Strategy is not enough
The part of strategy that only becomes visible when you own the outcome.
It took me four years of building my own consulting practice to realize that the way I was doing strategy had changed. It was no longer a tidy category with clean edges. It had expanded — into the commercial, the executional, the organizational — because the problems I was being asked to solve didn’t separate neatly either.
My original motivation wasn’t a grand vision of entrepreneurship. I was saying no: to a job that wasn’t a fit, to offers that didn’t excite me, to a path that felt like a diminishment dressed up as an opportunity. Independence was less a destination and more a refusal. Which, it turns out, is a completely legitimate place to start.
What I didn’t expect was that building a solo business required an entirely different strategic thesis than anything I had done inside agencies and for corporations. The scale changes everything. How you think about positioning, how you approach marketing, what commercial and sales actually look like in practice.
A positioning framework built for a company with a sales team, a marketing budget, and an established category presence means something completely different when you are the product, the channel, and the proof point simultaneously.
The positioning changed. Not because the original thinking was wrong, but because being inside something long enough changes what you see. You learn things that no brief captures and no research anticipates.
The strategy adapts because you’re the one operationalizing it, and operationalizing it teaches you things about it. A channel that worked differently than expected. A client conversation that reframed what I was actually selling. A pattern that only became visible after enough repetitions to see it.
Full ownership creates a feedback loop that changes the strategy itself, continuously, in ways that no handover document can replicate. It’s what happens when you stay inside it long enough to learn from it.
This is what I kept seeing in the work with clients, too. Strategy without a business and financial lens becomes pure craft — strong output, but the thread back to the business problem frays somewhere between brief and delivery. That’s the agency failure mode.
Strategy without a craft and executional lens never moves beyond a recommendation — analytically sound, but disconnected from how work gets made, adopted, and moved through an organization. That’s the consultancy failure mode.
Clients are living in the gap between those two. They’ve bought strategy from both sides. They’re still stuck.

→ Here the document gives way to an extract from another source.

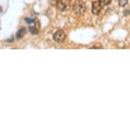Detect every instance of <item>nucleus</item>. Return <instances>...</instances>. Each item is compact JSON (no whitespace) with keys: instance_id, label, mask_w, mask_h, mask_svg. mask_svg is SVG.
<instances>
[{"instance_id":"20e7f679","label":"nucleus","mask_w":130,"mask_h":130,"mask_svg":"<svg viewBox=\"0 0 130 130\" xmlns=\"http://www.w3.org/2000/svg\"><path fill=\"white\" fill-rule=\"evenodd\" d=\"M102 5L100 4V1H94L92 4V13L94 14H98L101 11Z\"/></svg>"},{"instance_id":"39448f33","label":"nucleus","mask_w":130,"mask_h":130,"mask_svg":"<svg viewBox=\"0 0 130 130\" xmlns=\"http://www.w3.org/2000/svg\"><path fill=\"white\" fill-rule=\"evenodd\" d=\"M25 34H26V28H24V27L21 28L18 31H17V33H16V38L17 39L22 38Z\"/></svg>"},{"instance_id":"7ed1b4c3","label":"nucleus","mask_w":130,"mask_h":130,"mask_svg":"<svg viewBox=\"0 0 130 130\" xmlns=\"http://www.w3.org/2000/svg\"><path fill=\"white\" fill-rule=\"evenodd\" d=\"M66 37H67V35H66L65 31L63 30H58L54 34L53 38H54V40L55 42H57V43H62L66 39Z\"/></svg>"},{"instance_id":"1a4fd4ad","label":"nucleus","mask_w":130,"mask_h":130,"mask_svg":"<svg viewBox=\"0 0 130 130\" xmlns=\"http://www.w3.org/2000/svg\"><path fill=\"white\" fill-rule=\"evenodd\" d=\"M59 1H60V0H48L50 4H51V5H53V6H55V5H56V4H58Z\"/></svg>"},{"instance_id":"f03ea898","label":"nucleus","mask_w":130,"mask_h":130,"mask_svg":"<svg viewBox=\"0 0 130 130\" xmlns=\"http://www.w3.org/2000/svg\"><path fill=\"white\" fill-rule=\"evenodd\" d=\"M58 9L61 12L69 10L71 8V3L69 0H60L57 4Z\"/></svg>"},{"instance_id":"f257e3e1","label":"nucleus","mask_w":130,"mask_h":130,"mask_svg":"<svg viewBox=\"0 0 130 130\" xmlns=\"http://www.w3.org/2000/svg\"><path fill=\"white\" fill-rule=\"evenodd\" d=\"M73 11L75 12V14H78V15H81V14H83L87 10V6H86L85 3L82 0H76L73 4Z\"/></svg>"},{"instance_id":"9d476101","label":"nucleus","mask_w":130,"mask_h":130,"mask_svg":"<svg viewBox=\"0 0 130 130\" xmlns=\"http://www.w3.org/2000/svg\"><path fill=\"white\" fill-rule=\"evenodd\" d=\"M26 22H27L28 24H32L34 22V20L28 19V18H26Z\"/></svg>"},{"instance_id":"423d86ee","label":"nucleus","mask_w":130,"mask_h":130,"mask_svg":"<svg viewBox=\"0 0 130 130\" xmlns=\"http://www.w3.org/2000/svg\"><path fill=\"white\" fill-rule=\"evenodd\" d=\"M29 30H30L31 34H38L39 31L38 26H31L30 27H29Z\"/></svg>"},{"instance_id":"0eeeda50","label":"nucleus","mask_w":130,"mask_h":130,"mask_svg":"<svg viewBox=\"0 0 130 130\" xmlns=\"http://www.w3.org/2000/svg\"><path fill=\"white\" fill-rule=\"evenodd\" d=\"M100 3L102 6H106L111 3V0H100Z\"/></svg>"},{"instance_id":"6e6552de","label":"nucleus","mask_w":130,"mask_h":130,"mask_svg":"<svg viewBox=\"0 0 130 130\" xmlns=\"http://www.w3.org/2000/svg\"><path fill=\"white\" fill-rule=\"evenodd\" d=\"M127 2H128V0H118V4L119 6L124 7L125 5L127 4Z\"/></svg>"}]
</instances>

But the deeper gap isn’t between those two modes. It’s that neither builds in the loop. The strategy gets delivered and the learning stops. Nobody stays inside it long enough to let the execution talk back.
Business problems have outgrown the disciplines built to solve them, not because those disciplines lack rigor or craft, but because the problems don’t stay in their lanes. Brand decisions have commercial consequences. Commercial decisions have cultural ones. Operational choices reshape what the strategy can actually deliver. The interconnection is the condition, not the complication. And most strategic frameworks still treat it like the latter.
Disciplines, for me, had always been connecting points. Different lenses on the same problem, different roles in the same resolution. I had always felt like I didn’t fit neatly into strategy boxes (and I ruthlessly criticized myself for it). It took stepping out of the system long enough to understand why. The thing I was actually doing of holding the business logic, the craft, and the executional reality in the same frame, staying inside it as it moved, wasn’t a gap in my positioning. It was the positioning.
That’s a very recent realization, so it still feels new to me. But it also feels right. Clarity about your own superpower rarely arrives when you need it (unfortunately). It tends to arrive after you’ve had enough space to observe yourself without someone else’s framework overlaid on top of you.
Four years of working that way has sharpened something. About what I’m good at, what I want to build toward, and where that capability creates the most leverage. That clarity is a form of readiness. For what, exactly, is still taking shape.
But it’s coming from that understanding. And that feels like the right foundation, both for myself and the discipline of strategy.